[Document segment]
>>

Role of copper ion in bacterial copper amine oxidase: Spectroscopic and crystallographic studies of metal-substituted enzymes

The role of the active site Cu2+ of phenylethylamine oxidase from Arthrobacter globiformis (AGAO) has been studied by substitution with other divalent cations, where we were able to remove >99.5% of Cu2+ from the active site. The enzymes reconstituted with Co2+ and Ni2+ (Co- and Ni-AGAO) exhibited 2.2 and 0.9% activities, respectively, of the original Cu2+-enzyme (Cu-AGAO), but their K. values for amine substrate and dioxygen were comparable. X-ray crystal structures of the Co- and Ni-AGAO were solved at 2.0-1.8 Angstrom resolution. These structures revealed changes in the metal coordination environment when compared to that of Cu-AGAO. However, the hydrogen-bonding network around the active site involving metal-coordinating and noncoordinating water molecules was preserved. Upon anaerobic mixing of the Cu-, Co-, and Ni-AGAO with amine substrate, the 480 nm absorption band characteristic of the oxidized form of the topaquinone cofactor (TPQ(ox)) disappeared rapidly (< 6 ms), yielding the aminoresorcinol form of the reduced cofactor (TPQ(amr)). In contrast to the substrate-reduced Cu-AGAO, the semiquinone radical (TPQ(sq)) was not detected in Co- and Ni-AGAO. Further, in the latter, TPQamr reacted reversibly with the product aldehyde to form a species with a lambda(max) at around 350 nm that was assigned as the neutral form of the product Schiff base (TPQ(pim)). Introduction of dioxygen to the substrate-reduced Co- and Ni-AGAO resulted in the formation of a TPQ-related intermediate absorbing at around 360 nm, which was assigned to the neutral iminoquinone form of the 2e(-)-oxidized cofactor (TPQ(imq)) and which decayed concomitantly with the generation of TPQ(ox). The rate of TPQimq formation and its subsequent decay in Co- and Ni-AGAO was slow when compared to those of the corresponding reactions in Cu-AGAO. The low catalytic activities of the metal-substituted enzymes are due to the impaired efficiencies of the oxidative half-reaction in the catalytic cycle of amine oxidation. On the basis of these results, we propose that the native Cu2+ ion has essential roles such as catalyzing the electron transfer between TPQ(amr) and dioxygen, in part by providing a binding site for 1e(-)- and 2e(-)-reduced dioxygen species to be efficiently protonated and released and also preventing the back reaction between the product aldehyde and TPQ(amr).

<<

[Using the information]
**1)** In the abstract on copper amine oxidase, what percentage of the original Cu-AGAO activity did the Co2+-reconstituted enzyme show?
**2)** From the abstract on copper amine oxidase, list every form of the topaquinone cofactor that is given an abbreviation beginning with "TPQ," along with that abbreviation.
Ignore the lines after this note. They play no part in the tasks.

[Collected data]
>>

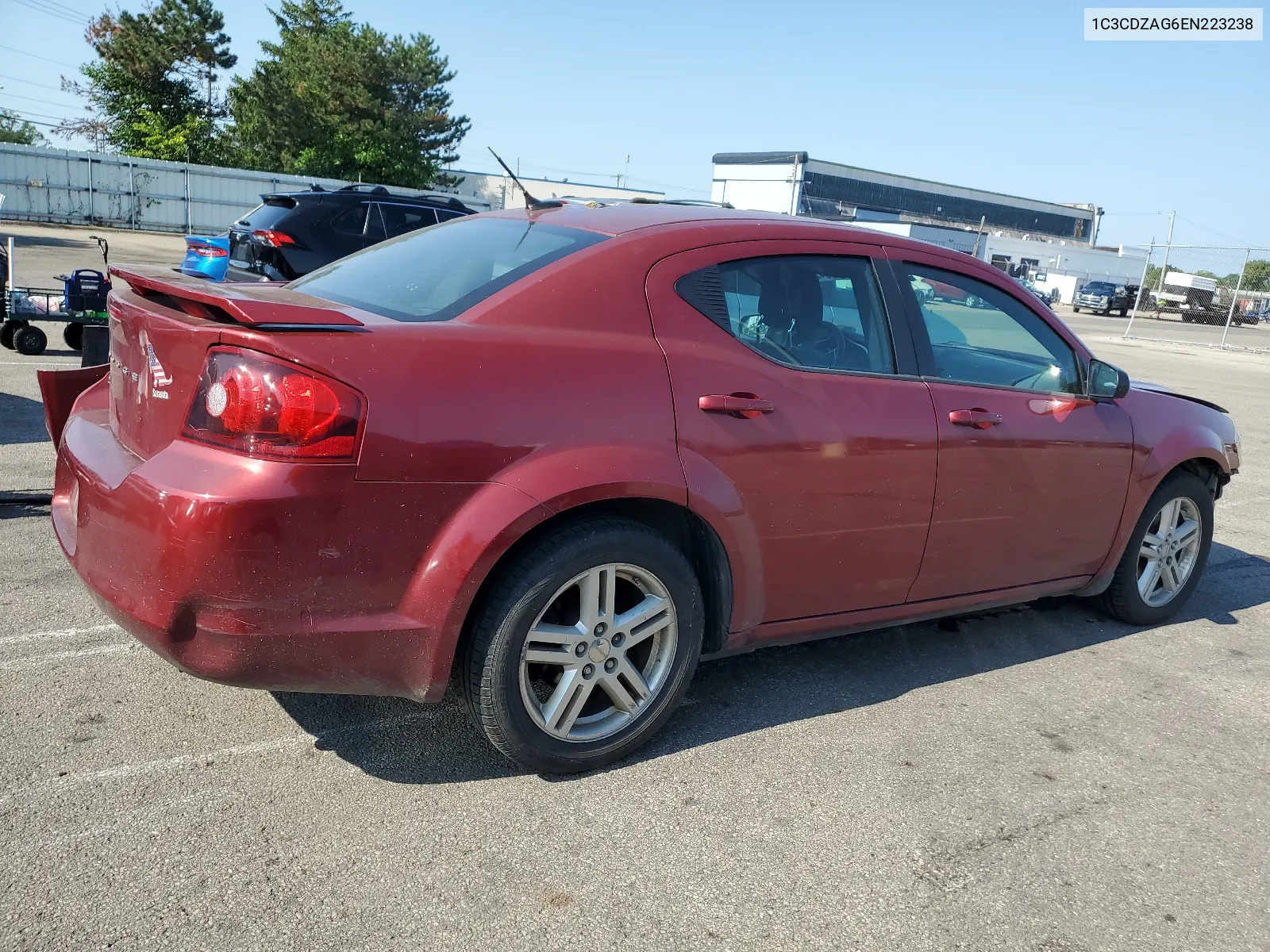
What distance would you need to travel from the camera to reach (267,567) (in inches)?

<<

[Task-by-task solutions]
**1)** 2.2%

**2)**
- Oxidized form: TPQ(ox)
- Aminoresorcinol form of the reduced cofactor: TPQ(amr)
- Semiquinone radical: TPQ(sq)
- Neutral form of the product Schiff base: TPQ(pim)
- Neutral iminoquinone form of the 2e(-)-oxidized cofactor: TPQ(imq)